My Mum was just the same, but Maple has brought so much joy and fun into her life . Mum just loves her to bits!! She has even got Maple's picture on her mobile phone as a screen saver!!! and my Mum is 79 yrs young!! She says it brings a big smile to her face every time she looks at her phone xx


----------



## carwin (May 5, 2011)

We lost our old dog of 15 years last spring, only lasted untill August before looking for another one. Tilly is a year old next week & gives so much love & it makes you get out of the house instead of sitting around all day.
You forget how active a puppy is after having an old plodder but you soon get back into the grove & can't imagine how we managed without a dog for the whole of last summer. (not going for walks in the woods or on the beach) 
The real klincher was when we realised one day we hadn't even unlocked the back door at 4pm, no chance of that now.


----------



## Sezra (May 20, 2011)

How lovely!

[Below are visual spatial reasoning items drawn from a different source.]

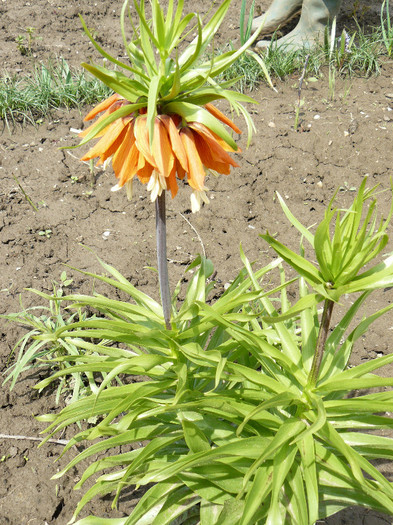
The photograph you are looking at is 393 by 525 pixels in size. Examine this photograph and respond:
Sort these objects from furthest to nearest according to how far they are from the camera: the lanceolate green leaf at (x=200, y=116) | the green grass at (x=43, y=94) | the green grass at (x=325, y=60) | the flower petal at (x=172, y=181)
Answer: the green grass at (x=325, y=60) → the green grass at (x=43, y=94) → the flower petal at (x=172, y=181) → the lanceolate green leaf at (x=200, y=116)

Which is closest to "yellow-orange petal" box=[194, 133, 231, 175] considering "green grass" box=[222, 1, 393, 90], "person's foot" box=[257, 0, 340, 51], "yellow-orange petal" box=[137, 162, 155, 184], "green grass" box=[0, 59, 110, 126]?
"yellow-orange petal" box=[137, 162, 155, 184]

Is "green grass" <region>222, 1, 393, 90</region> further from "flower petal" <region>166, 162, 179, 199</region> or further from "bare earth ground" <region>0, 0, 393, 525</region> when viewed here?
"flower petal" <region>166, 162, 179, 199</region>

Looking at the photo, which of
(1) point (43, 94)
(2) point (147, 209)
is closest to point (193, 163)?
(2) point (147, 209)

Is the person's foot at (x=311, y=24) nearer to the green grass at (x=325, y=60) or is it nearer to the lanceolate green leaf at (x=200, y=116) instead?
the green grass at (x=325, y=60)

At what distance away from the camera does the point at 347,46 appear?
409 centimetres

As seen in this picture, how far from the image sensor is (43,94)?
3834mm

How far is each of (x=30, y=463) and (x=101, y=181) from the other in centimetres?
179

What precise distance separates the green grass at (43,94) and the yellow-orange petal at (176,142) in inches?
110

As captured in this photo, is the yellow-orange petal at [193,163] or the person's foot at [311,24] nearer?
the yellow-orange petal at [193,163]

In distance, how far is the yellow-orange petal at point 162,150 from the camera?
3.91ft

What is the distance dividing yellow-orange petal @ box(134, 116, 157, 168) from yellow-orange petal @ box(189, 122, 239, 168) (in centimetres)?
12

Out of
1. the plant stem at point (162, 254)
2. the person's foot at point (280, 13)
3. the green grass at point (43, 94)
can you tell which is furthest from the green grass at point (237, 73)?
the plant stem at point (162, 254)

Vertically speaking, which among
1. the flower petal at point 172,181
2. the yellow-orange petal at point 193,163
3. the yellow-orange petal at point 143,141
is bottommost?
the flower petal at point 172,181

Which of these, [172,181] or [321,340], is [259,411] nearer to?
[321,340]
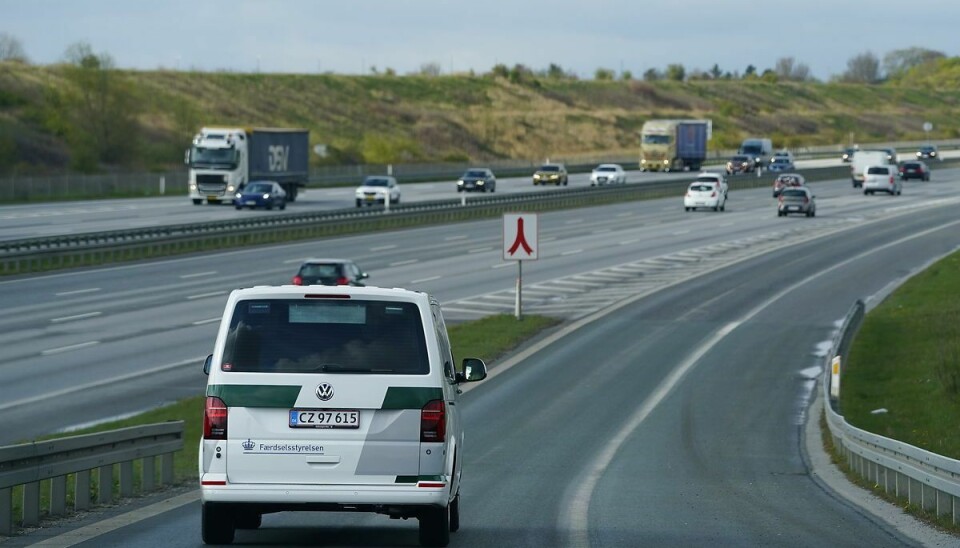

They do bring a new joy to the family don't they. I also had a lot of negative comments about getting a puppy as I do already have a busy life. I just knew that it was the right time for us as a family so I just ignored everyone as always and did my own thing (always been a stubborn wotsit!). Everyone adores Daisy although I am sure they still think I am bonkers!


----------



## PipE (Aug 4, 2011)

Sezra,
What's wrong with Bonkers????!!!
X


----------



## wilfiboy (Sep 18, 2010)

Thankyou for giving me a lovely warm glow... I've read this thread welling up and smiling at the same time, so glad that we love our little canine friends despite what others think or inspite of what others think, that they bring so much love and joy and that we have the opportunity to share these stoires with one another......love reading about peoples experiences and stories, thanks


----------



## Fifi (Aug 11, 2011)

Going to tell my Mum and Dad tomorrow about Gaia, we are paying a visit and I'm too excited not to spill the beans ..........


----------



## ali-s.j. (Jun 6, 2011)

Ooh, good luck


----------



## Fifi (Aug 11, 2011)

Thanks, it went well, no "oh what do you want to do that for". I showed the picture of Gaia before explaining that she is our pup, Mum's a little bit muddled because of the drugs but once she got it she said she's really looking forward to meeting her, Yipee!!


----------



## ali-s.j. (Jun 6, 2011)

So pleased to hear you had a positive response from your mum Fifi, it can't be long until you bring Gaia home?


----------



## Fifi (Aug 11, 2011)

21 sleeps, counting down ..........


----------